Cada dedo pode adaptar o movimento de preensão, o que, segundo os criadores, permite a manipulação de objetos não rígidos com segurança — ou seja, sem deixar cai-los ou quebrá-los. Para isso, cada seção dos dedos tem uma superfície de aderência de borracha que pode girar para a esquerda ou para a direita em relação à estrutura subjacente. Mexendo simultaneamente todas essas superfícies na mesma direção, gira-se o objeto com sucesso.
Segundo Jesús M. Gómez, professor de telerrobótica e principal autor do estudo, tamanha destreza simplifica a automação de processos. Deixa, por exemplo, os autômatos com uma das "mãos" livre. "Antes, quando um robô móvel tinha que realizar qualquer tarefa, fosse industrial ou clínica, precisava das duas mãos. Por exemplo, para verificar a frequência cardíaca do paciente, era necessário uma para medi-la e outra para enrolar a manga do paciente", exemplifica.

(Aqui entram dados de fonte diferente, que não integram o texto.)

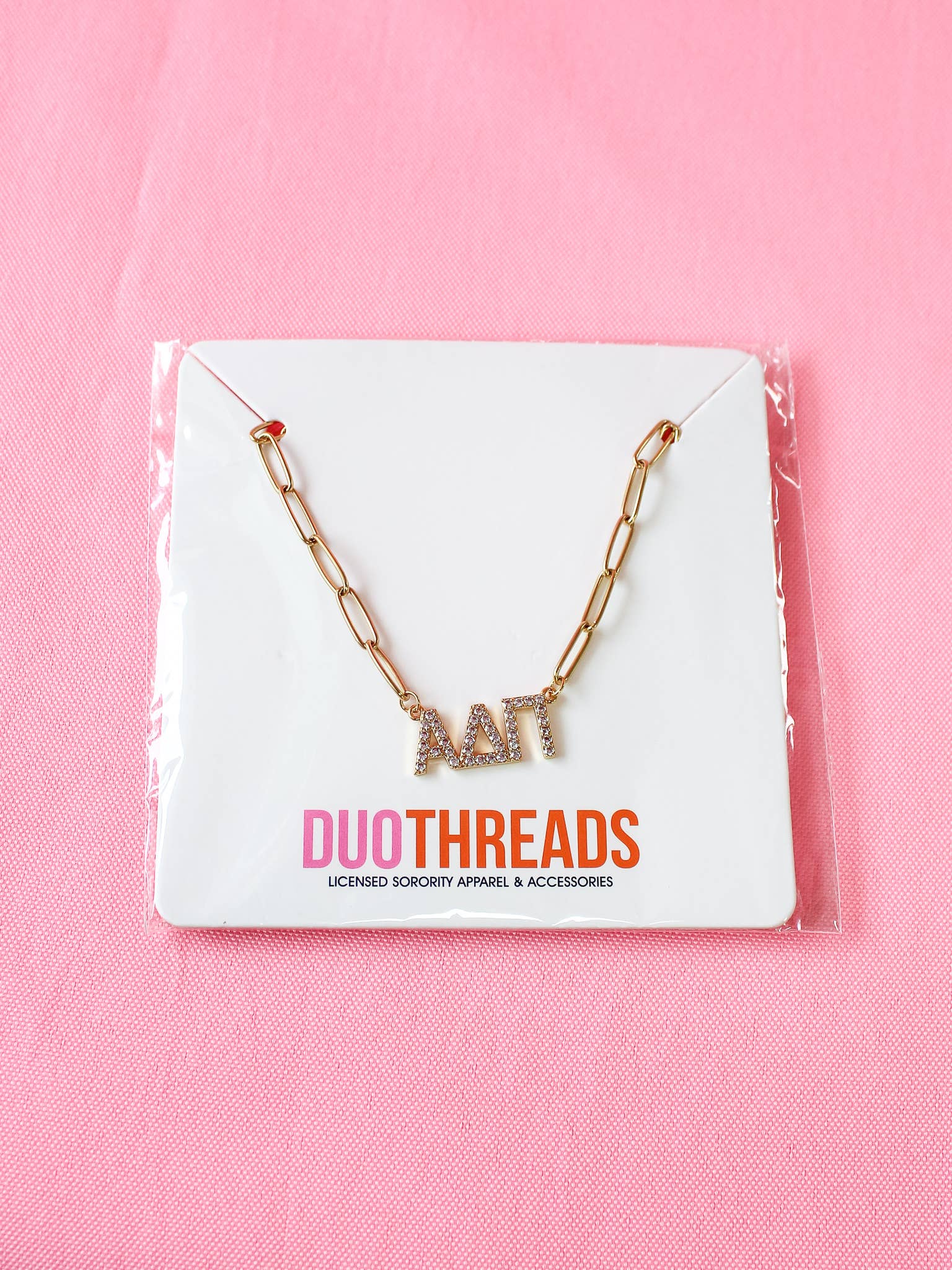 Duo Threads - Wholesale Pendant/Charm Necklace - Rhinestone Sorority Necklace1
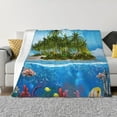 thumbnail image 1 of Balery Island And Coral Reef Manta de Franela con Dibujo, Lujo Ultra Suave y Cálido, Antipelusa y Resistente a las Arrugas para Cama, Sofá, Camping -50"x40", 1 of 6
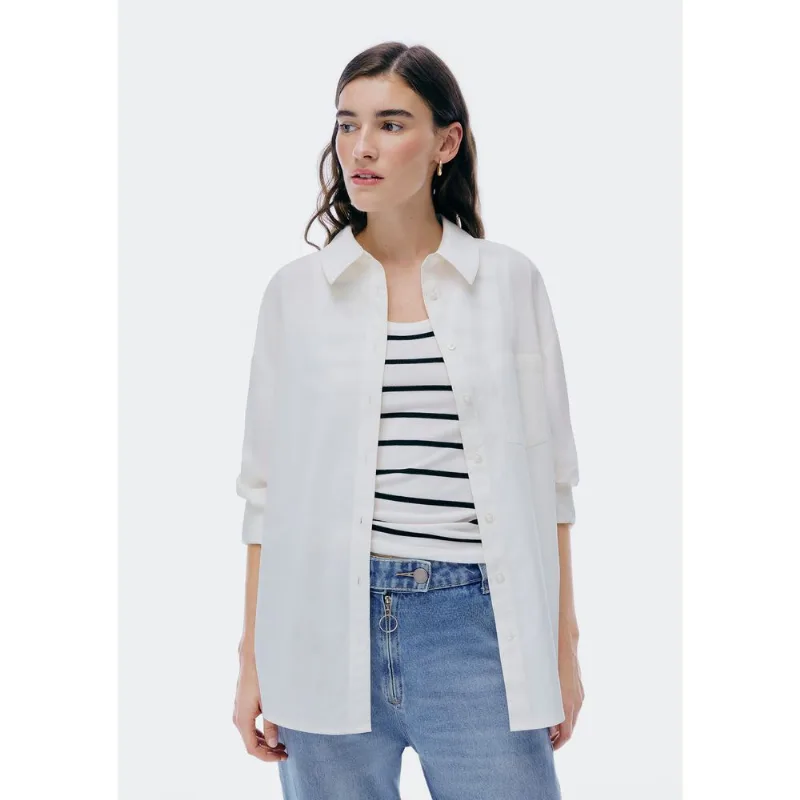 Camisa Feminina Manga Longa Com Bolso - Off white G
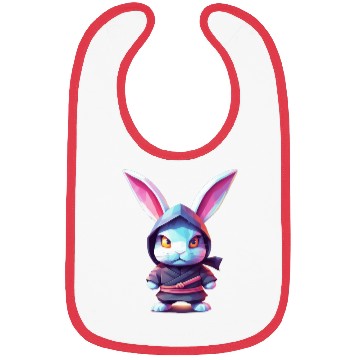Discover Fierce Elegance: Pastel Rabbit Ninja Unleashed Bibs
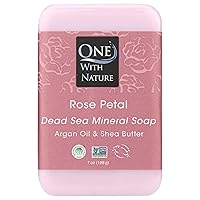 One With Nature Dead Sea Mineral Rose Petal Bar Soap, 7 Oz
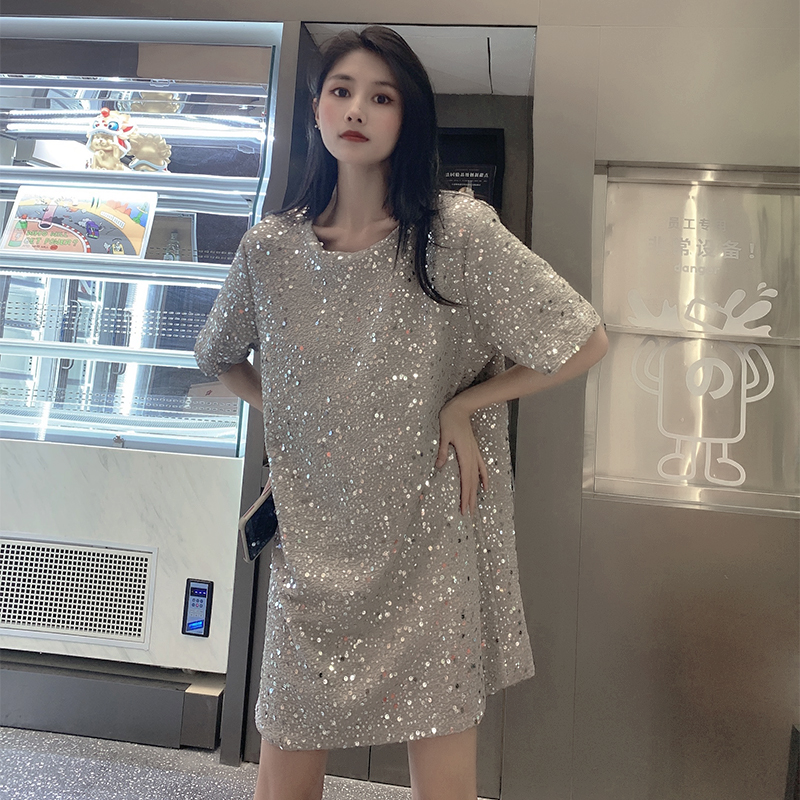 钻光T裙亮片连衣裙女韩版春夏圆领中长款设计感小众短袖裙子
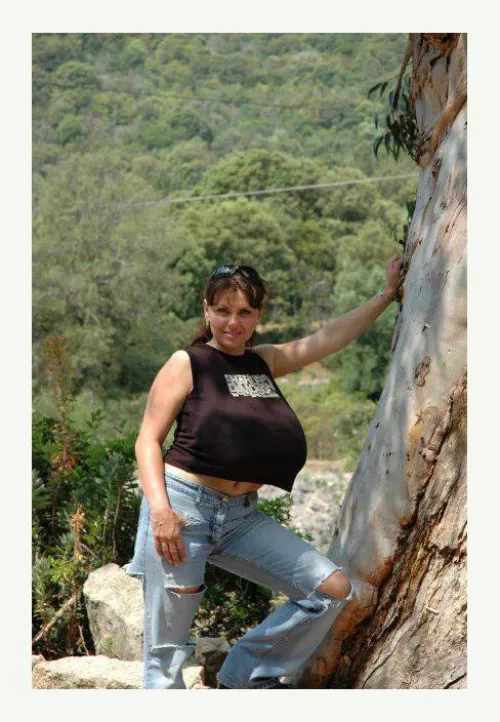 Milena's chest is steeper than tye rock face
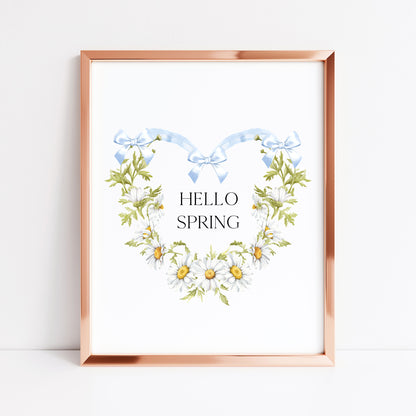 Hello Spring wall art, blue bow daisy heart wreath floral decor unframed poster print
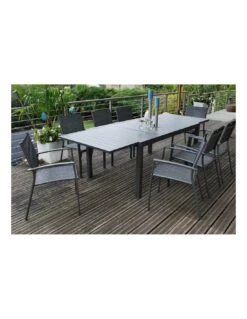 Table De Jardin Extensible LANZA - L.165/261x100 Cm Aluminium Imitation Bois -Mobilier De Jardin table de jardin extensible lanza l165261x100 cm aluminium imitation bois 4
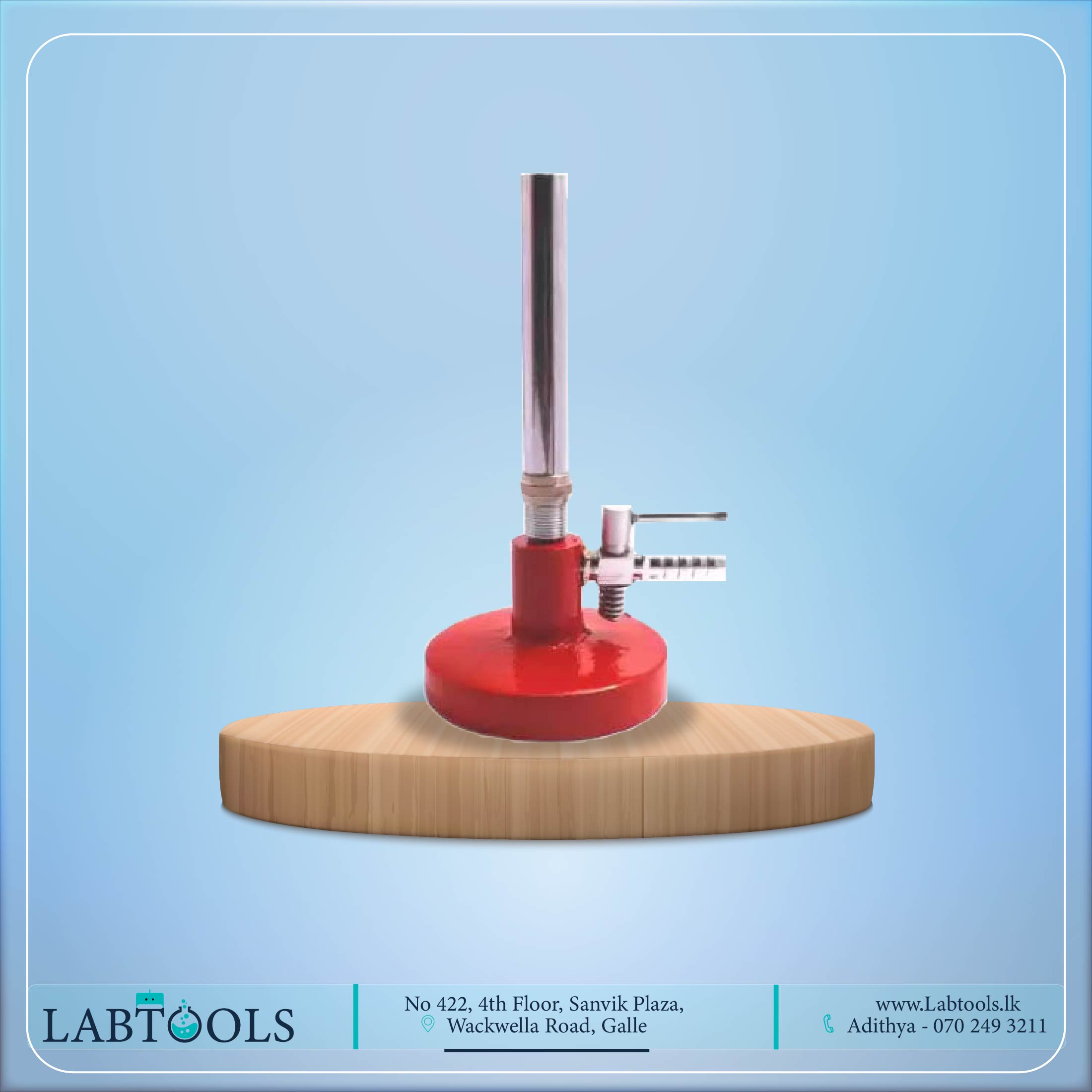 Laboratory Red color Bunsen Burner |  Air & Gas Adjustment | Propane & amp Lab Heating.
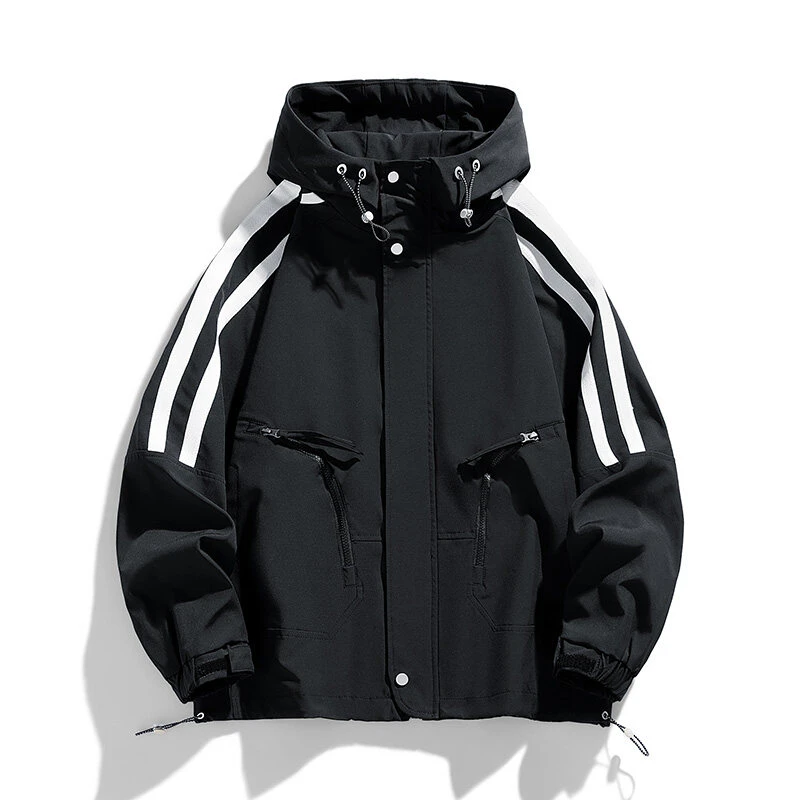 青少年冲锋衣外套男2025新款春秋季初中高中学生大童男装连帽夹克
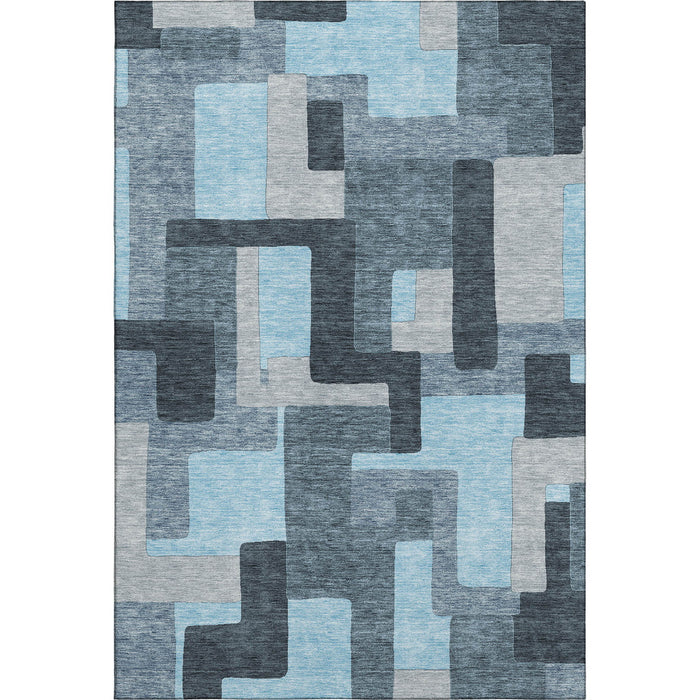 10' X 14' Geometric Washable Area Rug With UV Protection (675744) - Sky Blue / Gray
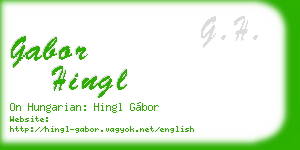 gabor hingl business card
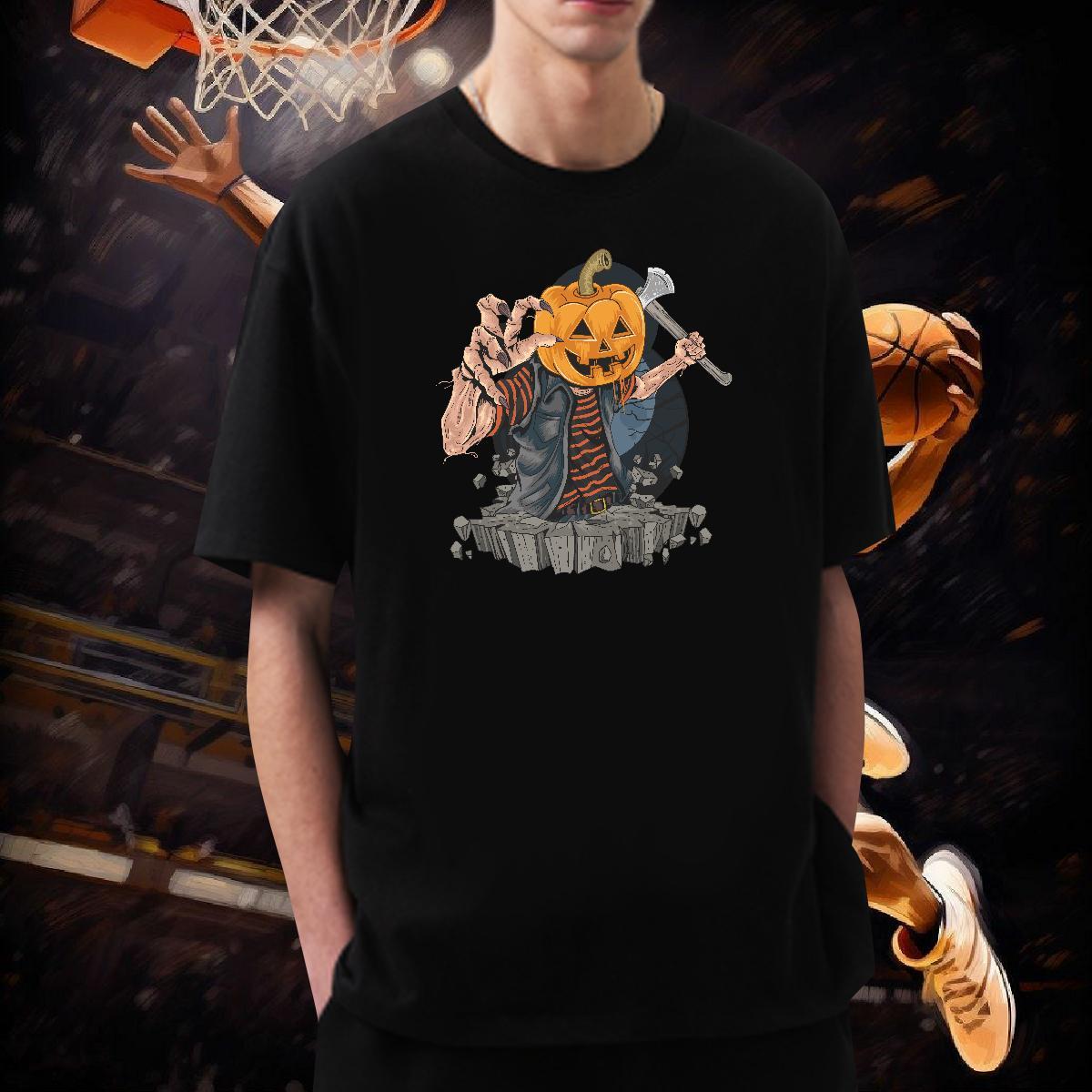 T Shirt For Man 230g 100% Cotton pumpkin Street Wear Breathable Crew Neck Plus Size Cartoon Men Tees Factory Direct High Quality Tees Shirts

Outra aplicação cogitada pelo grupo é criar robôs para movimentar frutas e vegetais ou executar atividades industriais mais complexas, como a instalação de tubulações. Atualmente, o protótipo, apresentado na revista científica IEEE Robotics and Automation Letters, tem três dedos, mas os pesquisadores trabalham no desenvolvimento de uma solução com quatro.